Are patients the pawns of the game of chess or the victims of circumstances or both of the socio-economic systems?
Currently, some important stakeholders of the healthcare industry seem to be using the patients or taking their names, mainly for petty commercials gains or strategic commercial advantages. They could be doctors, hospitals, diagnostic centers, pharmaceutical industry, activists, politicians or any other stakeholders. It is unfortunate that they all, sometime or the other, want to use the patients to achieve their respective commercial or political goals or to achieve competitive gains of various types or just for vested interests..
‘The Patient centric approach’ has now become the buzz word for all – do we ‘walk the talk’?
There does not seem to be much inclusiveness in the entire scheme of things in the private healthcare system, excepting some odd but fascinating examples like Dr. Devi Shetty, Sankara Nethralaya etc. As a result, excepting the creamy layers, patients from all other strata of society are finding it difficult to bear the treatment cost of expensive private healthcare facilities.
I personally know a working lady with a name Kajol (name changed) whose husband is suffering from blood cancer.
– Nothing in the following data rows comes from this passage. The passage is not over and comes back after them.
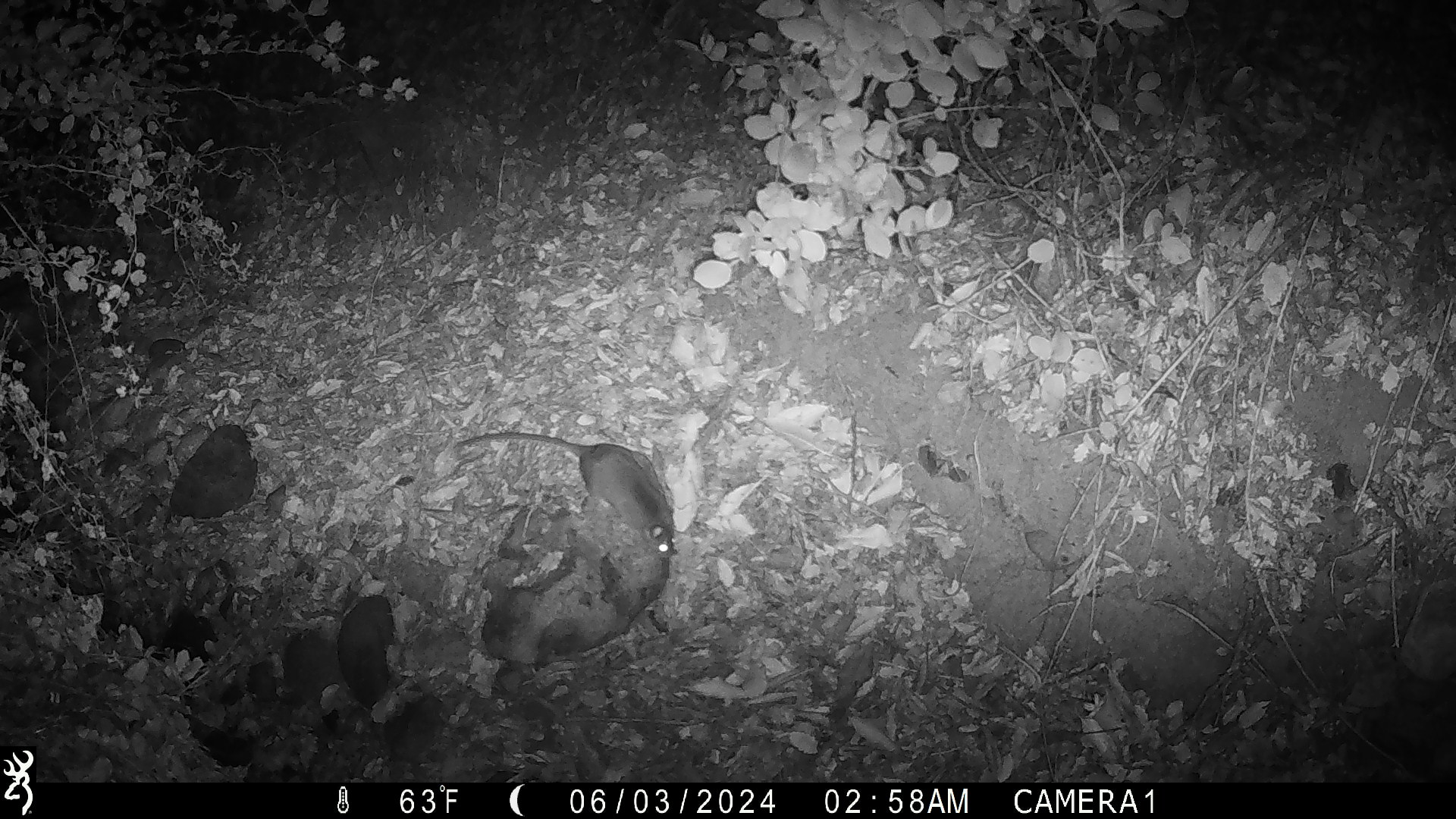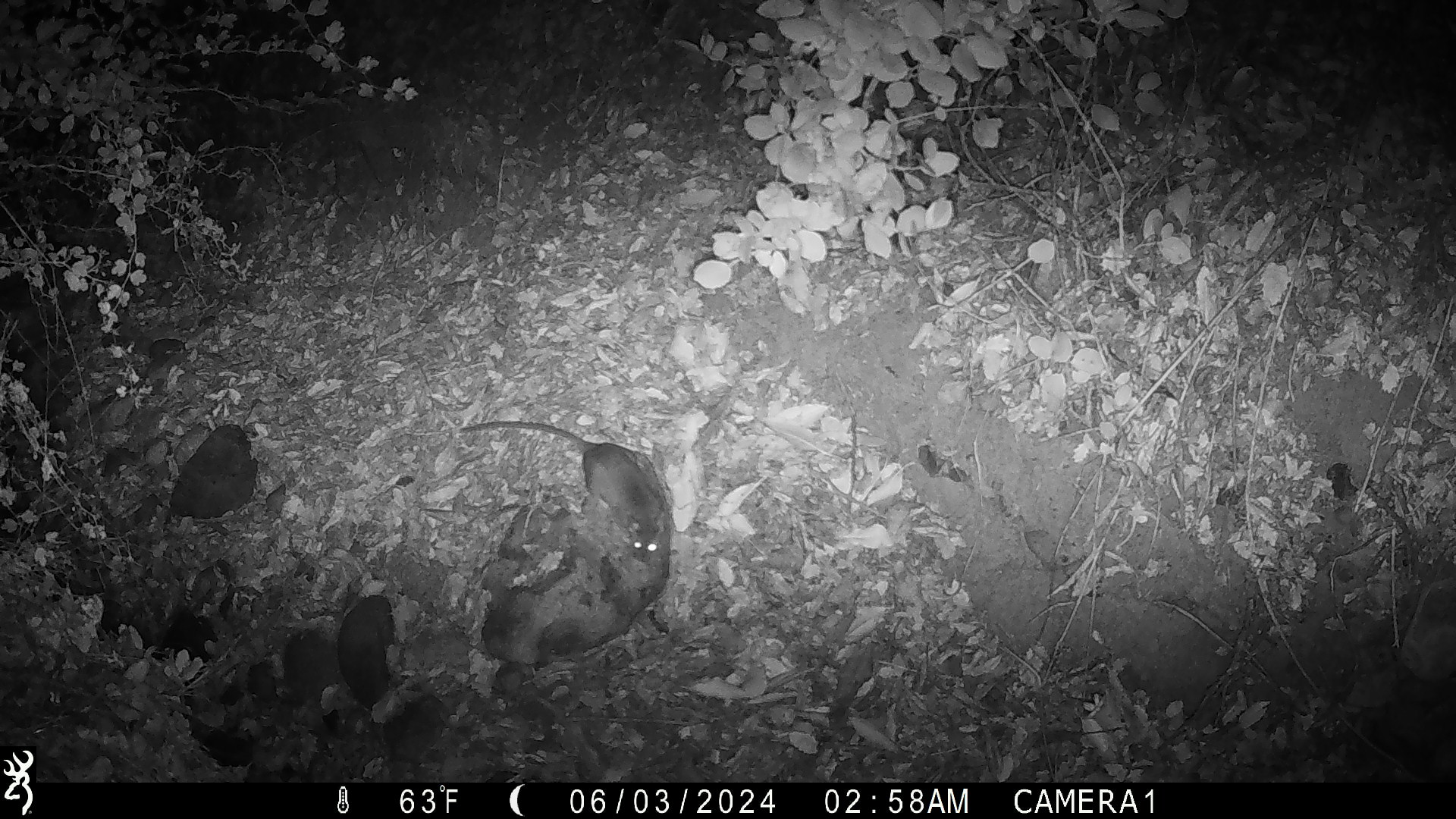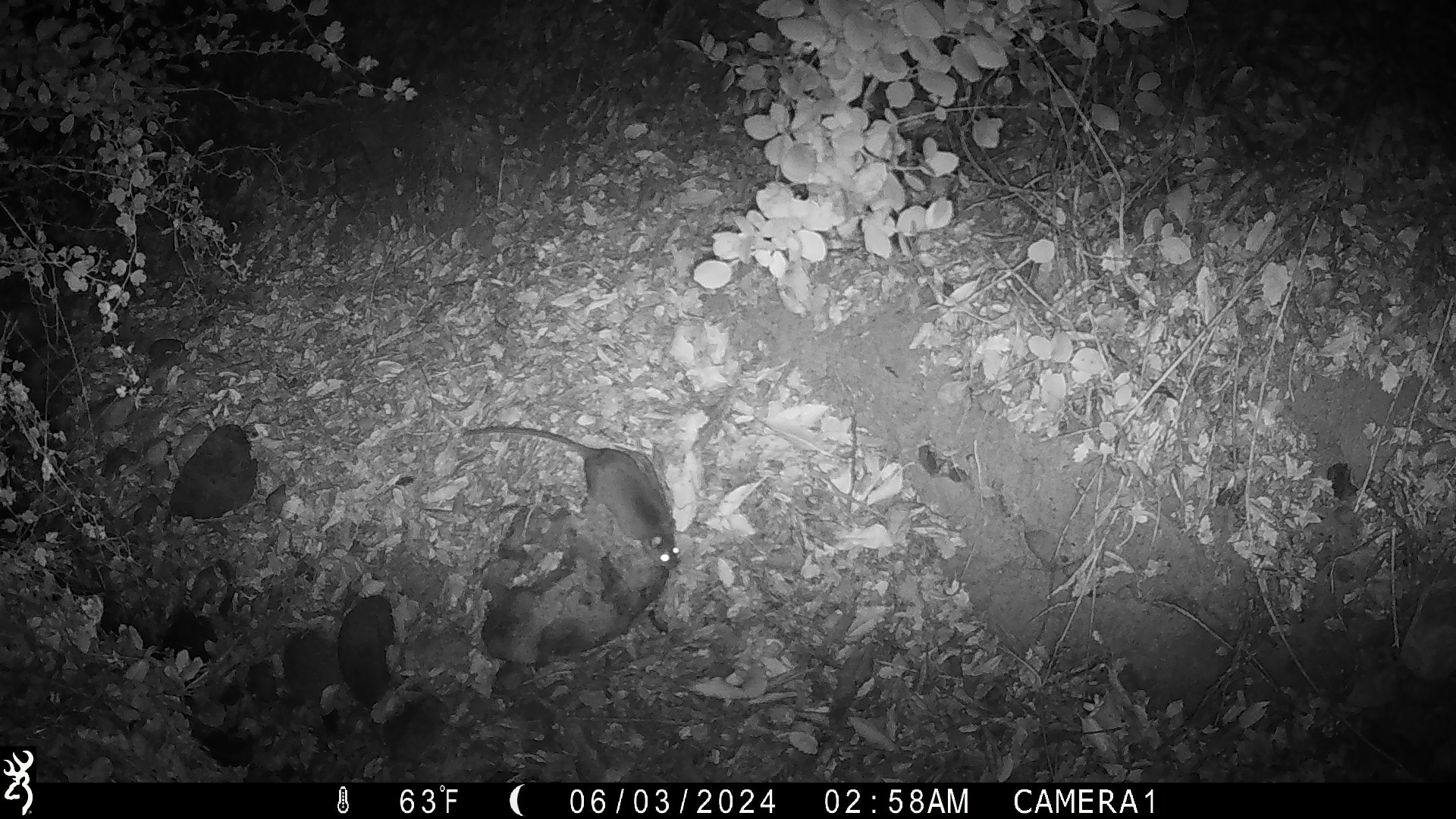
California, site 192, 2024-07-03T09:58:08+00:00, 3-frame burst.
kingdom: Animalia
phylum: Chordata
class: Mammalia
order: Rodentia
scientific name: Rodentia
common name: mouse or rat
One will feel very sad to watch how is she fast losing all her life’s savings for the treatment of her husband, pushing herself, having no alternative means, towards an extremely difficult situation day by day. There are millions of such Kajols in our society, who are denied of effective public healthcare alternatives to save lives of their loved ones.
If all stakeholders are so “patient centric” in attaining their respective objectives, why will over 650 million people of India not have access to modern medicines, even today? Is it ALL for poor healthcare infrastructure and healthcare delivery system in the country? If so, why do we have millions of Kajol’s in our country?
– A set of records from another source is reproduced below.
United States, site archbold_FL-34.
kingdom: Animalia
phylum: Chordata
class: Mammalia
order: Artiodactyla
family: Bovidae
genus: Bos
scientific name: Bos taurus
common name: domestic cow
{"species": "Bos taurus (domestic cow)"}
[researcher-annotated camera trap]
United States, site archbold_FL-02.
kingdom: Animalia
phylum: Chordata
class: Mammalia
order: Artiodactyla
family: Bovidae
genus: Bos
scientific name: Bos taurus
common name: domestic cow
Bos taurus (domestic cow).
Consumer awareness and pressure on healthcare services and medicines in India will increase – a change for the better:
With the winds of economic change, rising general income levels especially of the middle income population, faster awareness and penetration of health insurance among the common citizens, over a period of time Indian consumers in general and the patients, in particular, like in the developed countries of the world, will start taking more and more informed decisions by themselves about their healthcare needs and related expenditure through their healthcare providers.
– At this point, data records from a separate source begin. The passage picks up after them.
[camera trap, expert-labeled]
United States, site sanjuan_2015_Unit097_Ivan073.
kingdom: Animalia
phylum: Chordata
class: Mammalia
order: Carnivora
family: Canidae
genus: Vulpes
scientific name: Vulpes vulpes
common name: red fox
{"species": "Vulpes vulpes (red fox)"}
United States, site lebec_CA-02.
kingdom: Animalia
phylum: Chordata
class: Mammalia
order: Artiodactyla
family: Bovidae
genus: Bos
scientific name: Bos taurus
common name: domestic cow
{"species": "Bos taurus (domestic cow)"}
As the private healthcare providers will emerge in India, much more in number, like the developed world, they will concentrate not only on their financial and operational efficiencies exerting immense pressure on other stakeholders to squeeze out the best deal at the minimal cost, but also to remain competitive will start charting many uncharted frontiers and explore ways of enhancing the ‘feel good factors’ of the patients through various innovative ways… God willing.
All stakeholders of the healthcare industry need to think of inclusive growth, not just the commercial growth, which could further widen the socio-economic divide in the country, creating numbers of serious social issues. As we know, this divide has already started widening at a brisk pace, especially in the healthcare sector of the country
It is hightime for the civil society, as well, to ponder and actively participate to make sure that the inclusive growth of the healthcare sector in India takes place, where like primary education, primary healthcare should be the ‘fundamental right’ for ALL citizens of the country.
By Tapan Ray
Disclaimer: The views/opinions expressed in this article are entirely my own, written in my individual and personal capacity. I do not represent any other person or organization for this opinion.